-- DATA FOR ANALYSIS follows --

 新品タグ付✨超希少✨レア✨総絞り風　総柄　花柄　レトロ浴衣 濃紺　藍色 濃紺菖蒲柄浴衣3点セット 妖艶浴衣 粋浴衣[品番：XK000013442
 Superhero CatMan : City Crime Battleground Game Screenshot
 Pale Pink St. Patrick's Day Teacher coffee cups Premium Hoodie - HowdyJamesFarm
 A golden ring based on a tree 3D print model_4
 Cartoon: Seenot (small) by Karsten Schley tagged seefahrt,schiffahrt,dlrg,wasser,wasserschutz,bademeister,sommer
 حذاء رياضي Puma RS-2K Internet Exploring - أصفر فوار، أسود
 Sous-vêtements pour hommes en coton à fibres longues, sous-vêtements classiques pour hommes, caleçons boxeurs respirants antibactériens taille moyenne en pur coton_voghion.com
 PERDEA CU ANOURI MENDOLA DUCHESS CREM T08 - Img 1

-- DATA FOR ANALYSIS concluded --
-- DATA FOR ANALYSIS follows --

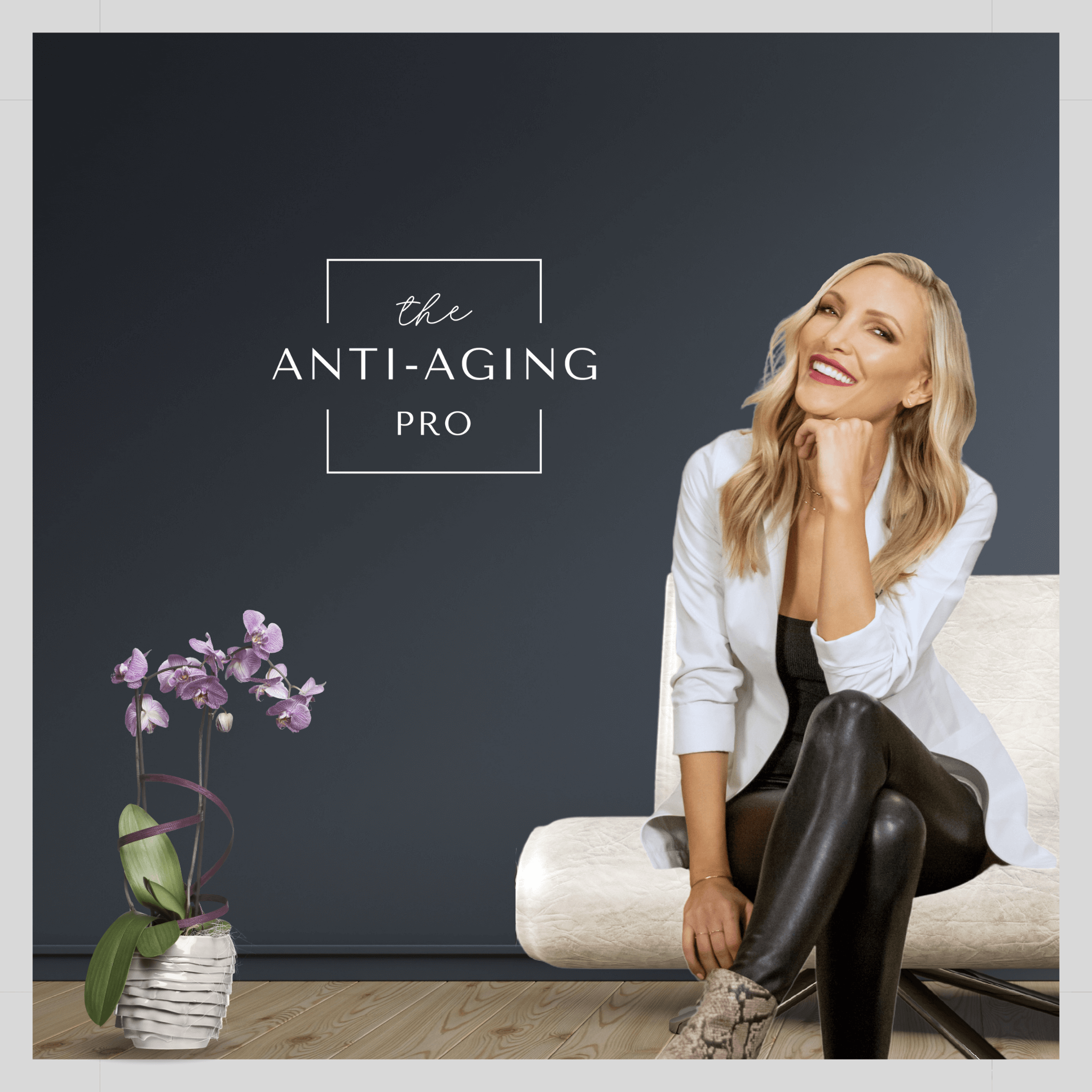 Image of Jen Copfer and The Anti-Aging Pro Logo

-- DATA FOR ANALYSIS concluded --
-- DATA FOR ANALYSIS follows --

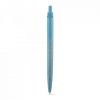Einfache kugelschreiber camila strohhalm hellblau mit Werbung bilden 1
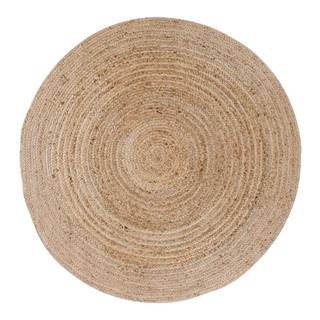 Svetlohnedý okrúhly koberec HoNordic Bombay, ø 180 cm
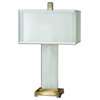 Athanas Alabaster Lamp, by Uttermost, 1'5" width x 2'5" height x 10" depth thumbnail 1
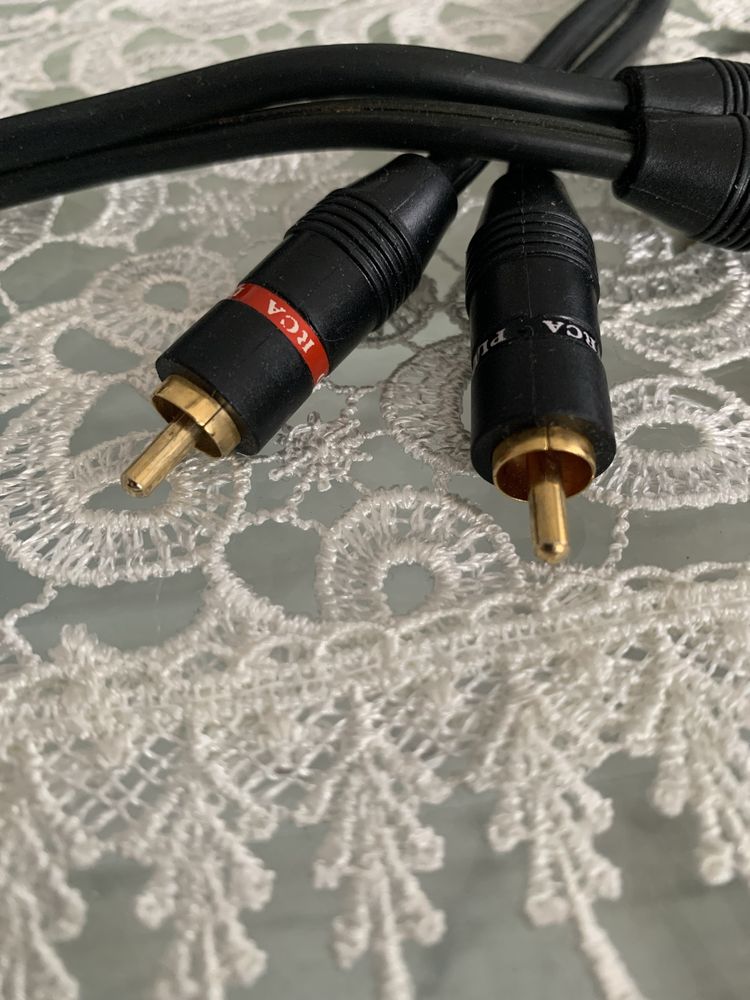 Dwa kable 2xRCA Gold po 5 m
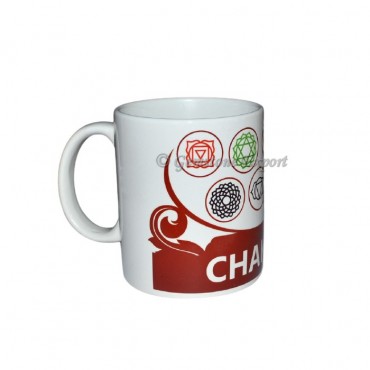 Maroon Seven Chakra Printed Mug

-- DATA FOR ANALYSIS concluded --

_EXERCISE PROMPT_
Retype only the lines above between the line with "新品タグ付✨超希少✨レア✨総絞り風　総柄　花柄　レトロ浴衣 濃紺　藍色 濃紺菖蒲柄浴衣3点セット" and the line with "PERDEA CU ANOURI", counting those two lines as well, and keep every character as it is.

_WRITTEN ANSWER_
 新品タグ付✨超希少✨レア✨総絞り風　総柄　花柄　レトロ浴衣 濃紺　藍色 濃紺菖蒲柄浴衣3点セット 妖艶浴衣 粋浴衣[品番：XK000013442
 Superhero CatMan : City Crime Battleground Game Screenshot
 Pale Pink St. Patrick's Day Teacher coffee cups Premium Hoodie - HowdyJamesFarm
 A golden ring based on a tree 3D print model_4
 Cartoon: Seenot (small) by Karsten Schley tagged seefahrt,schiffahrt,dlrg,wasser,wasserschutz,bademeister,sommer
 حذاء رياضي Puma RS-2K Internet Exploring - أصفر فوار، أسود
 Sous-vêtements pour hommes en coton à fibres longues, sous-vêtements classiques pour hommes, caleçons boxeurs respirants antibactériens taille moyenne en pur coton_voghion.com
 PERDEA CU ANOURI MENDOLA DUCHESS CREM T08 - Img 1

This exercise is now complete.